Between 2014 and 2015 he was able to win a total of 13 races with varying degrees of difficulty. When he won his third Grand Prix De La Province Sud in 2014 he defeated his old rivals L'Nominoe, and Captiva du Cap by over 10 lengths. He squared off against the one horse who defeated him in the previous year's Bourail Cup Danhil de Pabo. His younger brother L'Nominoe and Spectaline both took turns pressing him on the lead but by the final quarter with a final burst of speed he powered away in record time. Smashing Spectaline's original track record of 1:24.20 with a new time of 1:22.76. Records and repeat victories continued to pile up for Ivor Hill as he won his second Coupe Clark and etching closer to joining the likes of other racing greats before him.
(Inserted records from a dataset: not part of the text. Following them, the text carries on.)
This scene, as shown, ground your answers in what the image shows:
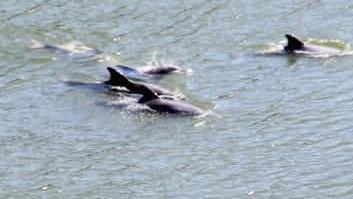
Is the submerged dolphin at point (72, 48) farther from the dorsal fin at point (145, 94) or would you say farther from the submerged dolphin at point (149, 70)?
the dorsal fin at point (145, 94)

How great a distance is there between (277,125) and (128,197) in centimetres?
269

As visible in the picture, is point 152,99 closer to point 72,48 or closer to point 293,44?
point 293,44

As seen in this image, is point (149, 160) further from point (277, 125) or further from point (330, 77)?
point (330, 77)

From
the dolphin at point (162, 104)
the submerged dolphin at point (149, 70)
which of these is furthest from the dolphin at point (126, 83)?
the submerged dolphin at point (149, 70)

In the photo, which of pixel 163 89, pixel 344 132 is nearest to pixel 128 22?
pixel 163 89

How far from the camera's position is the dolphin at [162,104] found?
13984 mm

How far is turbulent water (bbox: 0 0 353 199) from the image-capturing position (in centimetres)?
1194

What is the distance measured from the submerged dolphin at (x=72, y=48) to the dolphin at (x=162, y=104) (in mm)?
2263

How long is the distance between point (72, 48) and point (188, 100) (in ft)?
10.6

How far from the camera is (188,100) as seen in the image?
48.2 feet

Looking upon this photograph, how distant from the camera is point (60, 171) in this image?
1240 centimetres

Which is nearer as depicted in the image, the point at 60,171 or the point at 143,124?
the point at 60,171

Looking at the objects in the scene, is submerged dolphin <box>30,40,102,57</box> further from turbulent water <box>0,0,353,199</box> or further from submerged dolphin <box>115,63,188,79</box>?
submerged dolphin <box>115,63,188,79</box>

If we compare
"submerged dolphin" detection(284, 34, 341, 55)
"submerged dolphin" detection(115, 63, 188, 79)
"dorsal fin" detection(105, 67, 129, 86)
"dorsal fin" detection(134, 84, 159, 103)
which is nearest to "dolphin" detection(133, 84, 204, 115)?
"dorsal fin" detection(134, 84, 159, 103)
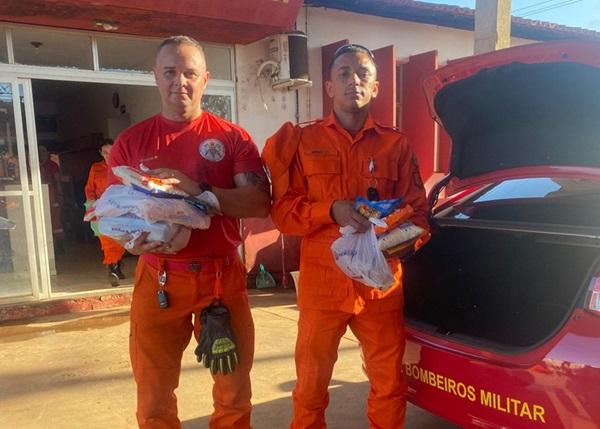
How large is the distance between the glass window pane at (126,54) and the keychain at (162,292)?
393 cm

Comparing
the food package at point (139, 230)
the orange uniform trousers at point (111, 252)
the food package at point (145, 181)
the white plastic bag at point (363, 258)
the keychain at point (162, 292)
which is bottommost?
the orange uniform trousers at point (111, 252)

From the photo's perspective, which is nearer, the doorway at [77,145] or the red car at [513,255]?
the red car at [513,255]

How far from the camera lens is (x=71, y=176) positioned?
11133 millimetres

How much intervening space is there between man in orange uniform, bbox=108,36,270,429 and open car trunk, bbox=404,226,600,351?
3.10 ft

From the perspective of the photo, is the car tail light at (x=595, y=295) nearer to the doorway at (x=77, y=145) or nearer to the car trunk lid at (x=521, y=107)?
the car trunk lid at (x=521, y=107)

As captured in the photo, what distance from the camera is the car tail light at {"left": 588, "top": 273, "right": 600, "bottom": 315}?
70.0 inches

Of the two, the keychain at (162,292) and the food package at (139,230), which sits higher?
the food package at (139,230)

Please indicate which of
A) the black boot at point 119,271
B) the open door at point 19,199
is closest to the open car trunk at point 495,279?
the open door at point 19,199

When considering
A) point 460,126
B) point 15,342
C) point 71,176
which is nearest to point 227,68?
point 15,342

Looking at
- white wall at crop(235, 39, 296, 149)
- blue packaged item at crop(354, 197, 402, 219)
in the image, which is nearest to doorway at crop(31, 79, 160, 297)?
white wall at crop(235, 39, 296, 149)

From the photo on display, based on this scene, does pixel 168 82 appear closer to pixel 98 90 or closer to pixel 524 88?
pixel 524 88

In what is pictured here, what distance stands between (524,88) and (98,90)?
9435mm

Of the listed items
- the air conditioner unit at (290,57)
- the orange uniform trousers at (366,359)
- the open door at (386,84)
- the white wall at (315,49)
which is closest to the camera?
the orange uniform trousers at (366,359)

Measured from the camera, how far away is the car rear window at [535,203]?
2830 millimetres
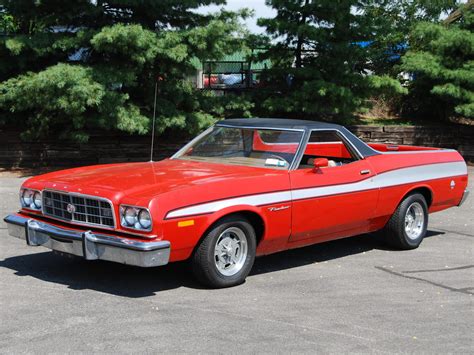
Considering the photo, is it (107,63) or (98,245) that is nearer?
(98,245)

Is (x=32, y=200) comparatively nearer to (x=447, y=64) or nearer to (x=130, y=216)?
(x=130, y=216)

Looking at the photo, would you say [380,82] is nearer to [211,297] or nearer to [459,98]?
[459,98]

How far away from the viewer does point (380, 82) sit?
55.2 ft

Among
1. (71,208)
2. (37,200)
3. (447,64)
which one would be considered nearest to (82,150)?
(37,200)

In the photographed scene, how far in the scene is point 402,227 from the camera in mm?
8086

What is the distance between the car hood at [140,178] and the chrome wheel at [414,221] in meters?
2.23

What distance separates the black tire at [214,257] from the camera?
602 centimetres

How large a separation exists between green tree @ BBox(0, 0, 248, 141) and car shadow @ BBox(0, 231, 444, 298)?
6685 millimetres

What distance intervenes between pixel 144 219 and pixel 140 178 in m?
0.75

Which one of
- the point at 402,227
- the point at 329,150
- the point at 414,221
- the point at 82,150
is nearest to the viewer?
the point at 402,227

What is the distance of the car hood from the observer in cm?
596

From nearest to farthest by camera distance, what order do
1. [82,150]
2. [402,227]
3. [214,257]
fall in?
[214,257] < [402,227] < [82,150]

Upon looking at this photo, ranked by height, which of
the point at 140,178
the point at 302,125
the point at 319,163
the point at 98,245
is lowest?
the point at 98,245

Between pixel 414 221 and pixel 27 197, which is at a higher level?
pixel 27 197
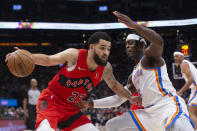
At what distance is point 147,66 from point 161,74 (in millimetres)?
193

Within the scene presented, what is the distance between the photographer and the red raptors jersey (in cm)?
337

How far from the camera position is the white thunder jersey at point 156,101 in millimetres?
3133

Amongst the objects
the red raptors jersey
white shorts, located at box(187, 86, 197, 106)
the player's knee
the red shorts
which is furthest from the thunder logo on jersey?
white shorts, located at box(187, 86, 197, 106)

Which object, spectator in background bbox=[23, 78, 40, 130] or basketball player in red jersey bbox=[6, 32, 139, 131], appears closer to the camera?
basketball player in red jersey bbox=[6, 32, 139, 131]

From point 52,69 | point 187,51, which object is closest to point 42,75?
point 52,69

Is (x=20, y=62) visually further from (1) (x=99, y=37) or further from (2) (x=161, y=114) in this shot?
(2) (x=161, y=114)

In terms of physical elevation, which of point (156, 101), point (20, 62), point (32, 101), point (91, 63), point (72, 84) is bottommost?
point (32, 101)

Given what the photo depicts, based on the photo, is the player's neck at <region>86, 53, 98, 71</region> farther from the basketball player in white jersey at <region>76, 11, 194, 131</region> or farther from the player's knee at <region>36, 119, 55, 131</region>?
the player's knee at <region>36, 119, 55, 131</region>

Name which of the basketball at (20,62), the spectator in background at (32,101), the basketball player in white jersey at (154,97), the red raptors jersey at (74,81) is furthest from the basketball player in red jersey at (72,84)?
the spectator in background at (32,101)

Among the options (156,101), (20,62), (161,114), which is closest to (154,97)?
(156,101)

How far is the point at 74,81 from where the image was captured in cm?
338

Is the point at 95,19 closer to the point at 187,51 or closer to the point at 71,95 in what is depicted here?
the point at 187,51

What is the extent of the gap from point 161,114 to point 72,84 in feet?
3.76

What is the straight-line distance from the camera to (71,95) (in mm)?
3439
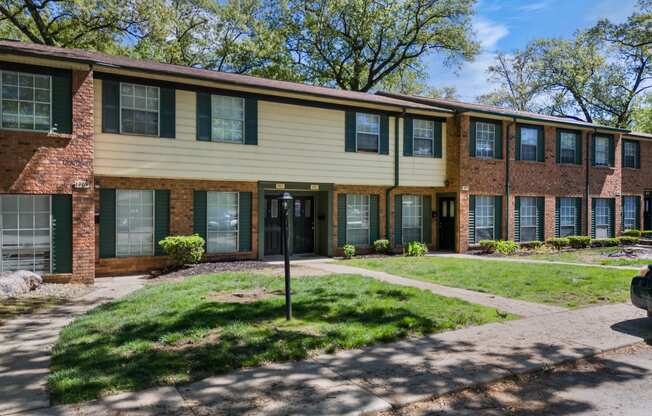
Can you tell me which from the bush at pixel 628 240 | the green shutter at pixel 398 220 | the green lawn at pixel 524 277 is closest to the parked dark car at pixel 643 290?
the green lawn at pixel 524 277

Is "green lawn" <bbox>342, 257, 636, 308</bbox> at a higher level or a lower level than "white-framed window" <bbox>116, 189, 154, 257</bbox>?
lower

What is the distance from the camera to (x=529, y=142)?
1911 cm

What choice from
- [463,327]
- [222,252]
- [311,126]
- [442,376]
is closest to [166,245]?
[222,252]

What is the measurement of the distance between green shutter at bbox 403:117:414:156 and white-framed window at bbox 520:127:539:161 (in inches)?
215

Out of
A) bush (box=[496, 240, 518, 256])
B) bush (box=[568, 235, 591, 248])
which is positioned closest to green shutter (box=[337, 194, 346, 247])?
bush (box=[496, 240, 518, 256])

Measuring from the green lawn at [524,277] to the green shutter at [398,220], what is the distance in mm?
2385

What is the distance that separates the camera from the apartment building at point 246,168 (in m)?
10.3

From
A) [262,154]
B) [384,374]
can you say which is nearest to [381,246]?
[262,154]

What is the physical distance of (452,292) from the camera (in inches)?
352

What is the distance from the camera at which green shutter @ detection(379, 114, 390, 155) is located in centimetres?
1611

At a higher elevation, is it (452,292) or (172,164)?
(172,164)

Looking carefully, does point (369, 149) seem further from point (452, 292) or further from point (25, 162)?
point (25, 162)

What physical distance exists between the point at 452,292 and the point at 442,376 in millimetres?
4603

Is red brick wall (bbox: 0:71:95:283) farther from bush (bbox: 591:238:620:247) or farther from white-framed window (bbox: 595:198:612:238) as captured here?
white-framed window (bbox: 595:198:612:238)
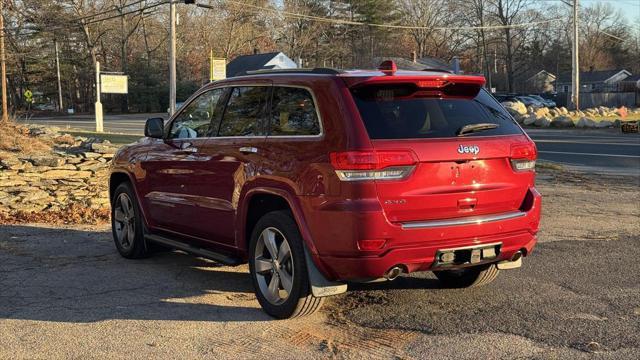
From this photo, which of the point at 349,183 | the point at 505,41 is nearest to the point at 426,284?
the point at 349,183

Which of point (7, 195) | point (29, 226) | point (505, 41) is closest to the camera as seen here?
point (29, 226)

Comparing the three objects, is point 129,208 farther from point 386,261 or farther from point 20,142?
point 20,142

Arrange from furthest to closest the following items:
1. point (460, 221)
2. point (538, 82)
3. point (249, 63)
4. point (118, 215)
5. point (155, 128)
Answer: point (538, 82) < point (249, 63) < point (118, 215) < point (155, 128) < point (460, 221)

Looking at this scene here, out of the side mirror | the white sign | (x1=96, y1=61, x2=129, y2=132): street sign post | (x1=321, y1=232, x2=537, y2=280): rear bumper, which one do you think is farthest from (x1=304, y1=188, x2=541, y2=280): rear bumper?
Answer: the white sign

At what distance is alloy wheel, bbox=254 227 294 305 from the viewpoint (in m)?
4.86

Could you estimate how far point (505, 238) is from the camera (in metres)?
4.77

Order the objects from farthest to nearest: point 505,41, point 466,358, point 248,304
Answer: point 505,41
point 248,304
point 466,358

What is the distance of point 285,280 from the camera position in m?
4.88

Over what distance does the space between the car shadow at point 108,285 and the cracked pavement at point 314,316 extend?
0.02 meters

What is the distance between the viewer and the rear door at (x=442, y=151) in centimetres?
435

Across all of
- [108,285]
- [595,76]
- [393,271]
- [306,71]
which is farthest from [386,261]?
[595,76]

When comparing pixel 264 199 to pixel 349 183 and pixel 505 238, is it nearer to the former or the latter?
pixel 349 183

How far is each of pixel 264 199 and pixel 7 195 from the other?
6022 mm

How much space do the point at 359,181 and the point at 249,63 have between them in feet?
188
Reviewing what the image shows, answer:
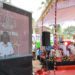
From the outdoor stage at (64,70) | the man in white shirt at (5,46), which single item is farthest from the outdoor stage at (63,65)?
the man in white shirt at (5,46)

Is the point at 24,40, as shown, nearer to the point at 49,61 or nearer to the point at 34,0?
the point at 49,61

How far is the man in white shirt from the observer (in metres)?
1.87

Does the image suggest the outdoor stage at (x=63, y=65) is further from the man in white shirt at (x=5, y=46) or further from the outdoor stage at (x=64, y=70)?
the man in white shirt at (x=5, y=46)

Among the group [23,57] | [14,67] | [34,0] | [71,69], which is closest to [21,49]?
[23,57]

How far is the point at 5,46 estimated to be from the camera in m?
1.92

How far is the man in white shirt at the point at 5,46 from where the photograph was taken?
73.6 inches

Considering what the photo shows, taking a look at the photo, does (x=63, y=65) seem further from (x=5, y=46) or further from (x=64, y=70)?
(x=5, y=46)

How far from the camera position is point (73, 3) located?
22.2ft

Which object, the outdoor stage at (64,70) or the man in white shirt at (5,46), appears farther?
the outdoor stage at (64,70)

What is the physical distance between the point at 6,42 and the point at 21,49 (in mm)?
238

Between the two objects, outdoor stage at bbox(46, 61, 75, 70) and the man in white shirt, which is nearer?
the man in white shirt

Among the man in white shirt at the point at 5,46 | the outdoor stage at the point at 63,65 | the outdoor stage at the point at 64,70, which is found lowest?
the outdoor stage at the point at 64,70

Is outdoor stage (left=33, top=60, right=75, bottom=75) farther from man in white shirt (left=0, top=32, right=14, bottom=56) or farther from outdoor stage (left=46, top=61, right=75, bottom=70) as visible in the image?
man in white shirt (left=0, top=32, right=14, bottom=56)

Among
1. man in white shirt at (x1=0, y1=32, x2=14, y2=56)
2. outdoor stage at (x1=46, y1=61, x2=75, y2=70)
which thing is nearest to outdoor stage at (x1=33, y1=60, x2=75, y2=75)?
outdoor stage at (x1=46, y1=61, x2=75, y2=70)
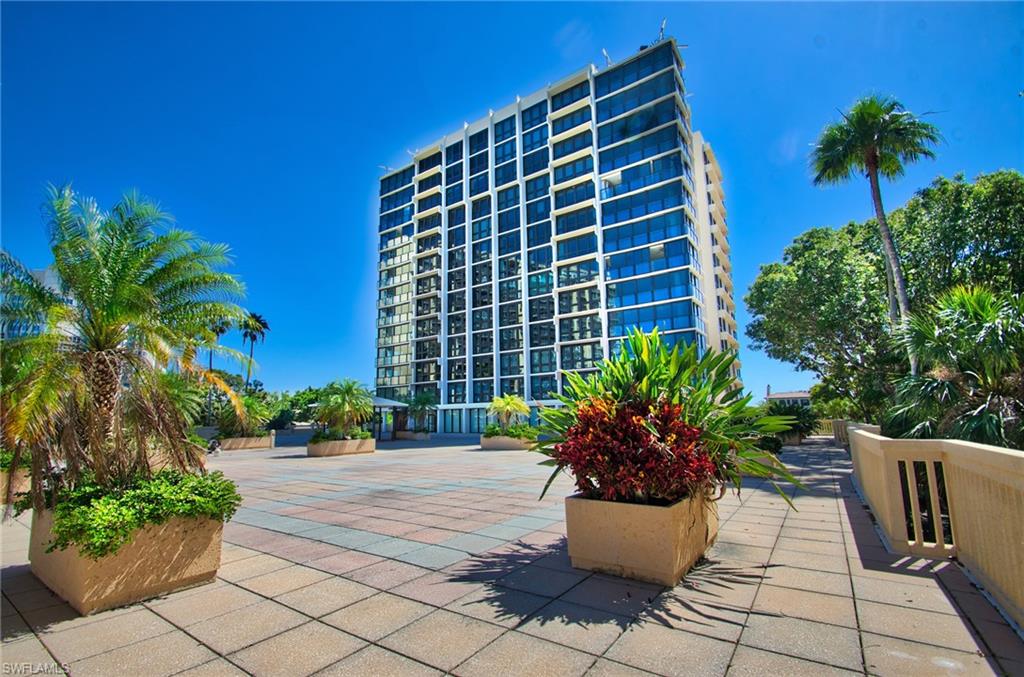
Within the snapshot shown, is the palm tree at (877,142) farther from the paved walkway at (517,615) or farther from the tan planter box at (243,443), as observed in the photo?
the tan planter box at (243,443)

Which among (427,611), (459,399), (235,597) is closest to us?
(427,611)

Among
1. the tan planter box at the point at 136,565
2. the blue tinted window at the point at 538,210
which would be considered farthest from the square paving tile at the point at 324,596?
the blue tinted window at the point at 538,210

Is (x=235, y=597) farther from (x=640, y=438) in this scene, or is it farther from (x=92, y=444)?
(x=640, y=438)

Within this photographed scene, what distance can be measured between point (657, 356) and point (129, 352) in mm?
5469

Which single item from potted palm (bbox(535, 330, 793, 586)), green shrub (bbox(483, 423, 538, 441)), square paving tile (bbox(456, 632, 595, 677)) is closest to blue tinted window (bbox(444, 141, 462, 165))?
green shrub (bbox(483, 423, 538, 441))

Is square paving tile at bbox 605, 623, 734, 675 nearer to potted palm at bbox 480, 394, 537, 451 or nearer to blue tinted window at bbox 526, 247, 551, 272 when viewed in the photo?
potted palm at bbox 480, 394, 537, 451

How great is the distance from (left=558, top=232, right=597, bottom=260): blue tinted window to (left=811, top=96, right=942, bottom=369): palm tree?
1189 inches

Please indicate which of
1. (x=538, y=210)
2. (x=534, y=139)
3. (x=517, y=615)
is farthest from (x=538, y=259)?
(x=517, y=615)

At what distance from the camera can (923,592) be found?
3820 millimetres

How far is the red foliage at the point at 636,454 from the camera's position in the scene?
4.18 metres

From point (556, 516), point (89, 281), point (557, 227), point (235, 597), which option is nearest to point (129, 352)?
point (89, 281)

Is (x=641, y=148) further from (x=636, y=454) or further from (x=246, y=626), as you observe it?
(x=246, y=626)

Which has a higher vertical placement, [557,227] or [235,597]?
[557,227]

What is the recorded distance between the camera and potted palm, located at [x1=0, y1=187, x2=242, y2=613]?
12.6 feet
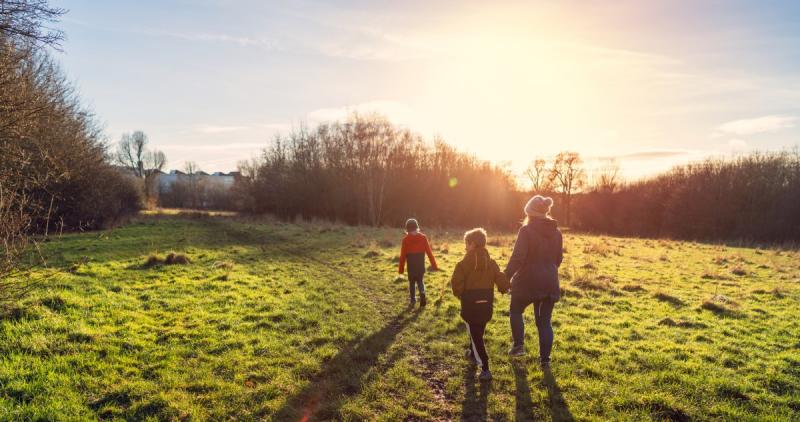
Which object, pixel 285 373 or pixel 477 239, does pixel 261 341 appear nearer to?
pixel 285 373

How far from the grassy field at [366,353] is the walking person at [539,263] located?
1.05 m

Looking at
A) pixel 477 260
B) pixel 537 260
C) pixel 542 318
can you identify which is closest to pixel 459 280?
pixel 477 260

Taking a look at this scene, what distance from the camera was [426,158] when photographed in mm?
49438

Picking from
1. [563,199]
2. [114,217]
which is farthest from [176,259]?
[563,199]

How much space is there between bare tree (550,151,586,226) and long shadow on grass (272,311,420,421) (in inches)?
2235

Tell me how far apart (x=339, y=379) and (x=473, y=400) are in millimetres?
1899

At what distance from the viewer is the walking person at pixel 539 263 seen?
5848 millimetres

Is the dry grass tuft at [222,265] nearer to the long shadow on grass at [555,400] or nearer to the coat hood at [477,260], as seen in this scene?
the coat hood at [477,260]

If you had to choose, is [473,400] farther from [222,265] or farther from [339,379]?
[222,265]

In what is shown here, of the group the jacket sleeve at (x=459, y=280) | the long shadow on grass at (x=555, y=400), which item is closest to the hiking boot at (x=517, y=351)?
the long shadow on grass at (x=555, y=400)

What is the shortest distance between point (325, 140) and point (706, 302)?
42208 mm

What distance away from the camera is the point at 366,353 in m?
6.75

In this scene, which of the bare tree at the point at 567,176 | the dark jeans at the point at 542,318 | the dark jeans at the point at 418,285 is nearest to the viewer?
the dark jeans at the point at 542,318

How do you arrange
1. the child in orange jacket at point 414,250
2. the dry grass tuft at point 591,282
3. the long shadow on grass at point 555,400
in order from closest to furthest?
1. the long shadow on grass at point 555,400
2. the child in orange jacket at point 414,250
3. the dry grass tuft at point 591,282
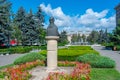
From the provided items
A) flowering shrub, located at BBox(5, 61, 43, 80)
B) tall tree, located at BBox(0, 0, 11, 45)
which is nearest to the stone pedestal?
flowering shrub, located at BBox(5, 61, 43, 80)

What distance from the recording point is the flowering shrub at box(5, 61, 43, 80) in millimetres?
9242

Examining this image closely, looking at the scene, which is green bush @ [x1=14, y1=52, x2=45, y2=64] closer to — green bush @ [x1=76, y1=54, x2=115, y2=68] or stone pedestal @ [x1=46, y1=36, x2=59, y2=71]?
green bush @ [x1=76, y1=54, x2=115, y2=68]

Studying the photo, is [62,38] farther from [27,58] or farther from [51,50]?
[51,50]

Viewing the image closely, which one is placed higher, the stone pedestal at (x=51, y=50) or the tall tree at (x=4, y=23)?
the tall tree at (x=4, y=23)

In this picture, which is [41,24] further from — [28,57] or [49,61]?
[49,61]

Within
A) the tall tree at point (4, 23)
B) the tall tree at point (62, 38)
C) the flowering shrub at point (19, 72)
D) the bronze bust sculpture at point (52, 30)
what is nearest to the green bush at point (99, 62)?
the flowering shrub at point (19, 72)

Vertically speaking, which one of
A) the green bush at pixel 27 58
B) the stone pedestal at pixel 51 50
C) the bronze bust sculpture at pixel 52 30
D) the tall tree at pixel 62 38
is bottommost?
the green bush at pixel 27 58

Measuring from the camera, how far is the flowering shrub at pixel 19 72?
9242 mm

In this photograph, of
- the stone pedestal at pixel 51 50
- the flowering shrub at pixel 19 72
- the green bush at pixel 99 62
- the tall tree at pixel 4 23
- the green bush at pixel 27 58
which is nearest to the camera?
the flowering shrub at pixel 19 72

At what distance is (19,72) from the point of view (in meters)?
10.5

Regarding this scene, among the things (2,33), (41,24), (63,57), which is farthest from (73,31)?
(63,57)

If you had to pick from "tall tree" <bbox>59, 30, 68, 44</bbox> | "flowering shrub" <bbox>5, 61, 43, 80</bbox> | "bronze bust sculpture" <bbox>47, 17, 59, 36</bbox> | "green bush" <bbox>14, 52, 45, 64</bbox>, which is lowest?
"flowering shrub" <bbox>5, 61, 43, 80</bbox>

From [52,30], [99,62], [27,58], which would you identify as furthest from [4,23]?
[52,30]

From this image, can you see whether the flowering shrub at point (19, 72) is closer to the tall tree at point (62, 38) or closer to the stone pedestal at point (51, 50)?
the stone pedestal at point (51, 50)
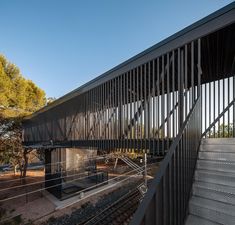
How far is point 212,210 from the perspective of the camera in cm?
253

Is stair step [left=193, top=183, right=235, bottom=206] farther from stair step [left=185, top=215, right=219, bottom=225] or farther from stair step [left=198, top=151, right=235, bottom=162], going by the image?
stair step [left=198, top=151, right=235, bottom=162]

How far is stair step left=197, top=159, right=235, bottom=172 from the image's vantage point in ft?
9.91

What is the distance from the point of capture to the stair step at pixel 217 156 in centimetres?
323

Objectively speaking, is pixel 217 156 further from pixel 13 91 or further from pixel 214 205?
pixel 13 91

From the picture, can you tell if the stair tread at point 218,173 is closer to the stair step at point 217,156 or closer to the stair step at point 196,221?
the stair step at point 217,156

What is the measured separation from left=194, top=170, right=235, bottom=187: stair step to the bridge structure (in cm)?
16

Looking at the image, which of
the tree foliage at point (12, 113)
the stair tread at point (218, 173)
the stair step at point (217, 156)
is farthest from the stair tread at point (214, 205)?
the tree foliage at point (12, 113)

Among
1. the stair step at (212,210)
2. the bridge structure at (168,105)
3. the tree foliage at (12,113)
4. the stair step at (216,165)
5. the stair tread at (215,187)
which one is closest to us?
the bridge structure at (168,105)

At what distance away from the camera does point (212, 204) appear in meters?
2.62

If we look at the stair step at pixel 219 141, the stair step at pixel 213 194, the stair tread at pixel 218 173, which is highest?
the stair step at pixel 219 141

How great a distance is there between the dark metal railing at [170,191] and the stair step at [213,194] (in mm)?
139

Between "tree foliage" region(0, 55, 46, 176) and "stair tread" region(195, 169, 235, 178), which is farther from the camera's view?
"tree foliage" region(0, 55, 46, 176)

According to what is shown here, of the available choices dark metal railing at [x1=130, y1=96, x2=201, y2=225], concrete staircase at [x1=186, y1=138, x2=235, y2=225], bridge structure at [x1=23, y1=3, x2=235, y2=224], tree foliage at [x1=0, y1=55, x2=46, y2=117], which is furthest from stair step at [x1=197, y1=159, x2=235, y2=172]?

Although 2015 was the fewest times he had run since he was three years old in those six victories included another track record in his fourth consecutive Grand Prix De La Province Sud. But his biggest and most dramatic win came in his third and final run in the Coupe Clarke. Some described his first two victories as him being a long sprinter who stole the race in the first half with his early speed but this time around it was pushed to its limit as Reia de Tamoa a longer distance horse flew after the tiring Ivor Hill. Ivor Hill miraculously held on by a head but Reia de Tamoa's had described their horse as preferring longer distances only a few jumps after the wire Reia de Tamoa passed Ivor Hill. Ivor Hill now joined an elite group of New Caledonia horses who had won three or more Coupe Clarke's Turenne, Balto, Hanoo and New York Magic. After this win Tual decided it would be his final time participating in the Coupe Clarke and that they would focus on sprint distances as it was more to his liking and he had nothing left to prove in that particular race in her eyes.

== Retirement ==
He would race another two years after his hattrick in the Coupe Clarke. He continued his streak until he finally retired in 2017. With his fifth win in the Bourail Cup and then the Grand Prix De La Province Sud to be his final races. The Grand Prix De La Province Sud was the last race he ever ran and the only time he ran when he was officially ten years old. From 2014 to 2017 he had not lost a single time winning his last 24 races of his career consecutively while setting track records from 975 meters to 1400 meters. It was easily the greatest win streak in New Caledonia and one of the greatest winning streaks in Oceania and of all time only being bettered by Oceanic horses Black Cavier, and Winx. As well as Puerto Rican stars like Camarero. Even in comparison to other New Caledonian champions like New York Magic and Balto who both won the Coupe Clarke more times with Balto winning it seven times consecutively Ivor Hill is still generally regarded as the best horse of them all. Charles Brinon kept the horse for the remainder of his life until he suffered from a sudden bout of colic and had to be euthanised on April 12, 2021, when he was 13 years old. A year after his passing he would be honoured with his own stakes race Grand Prix Ivor Hill.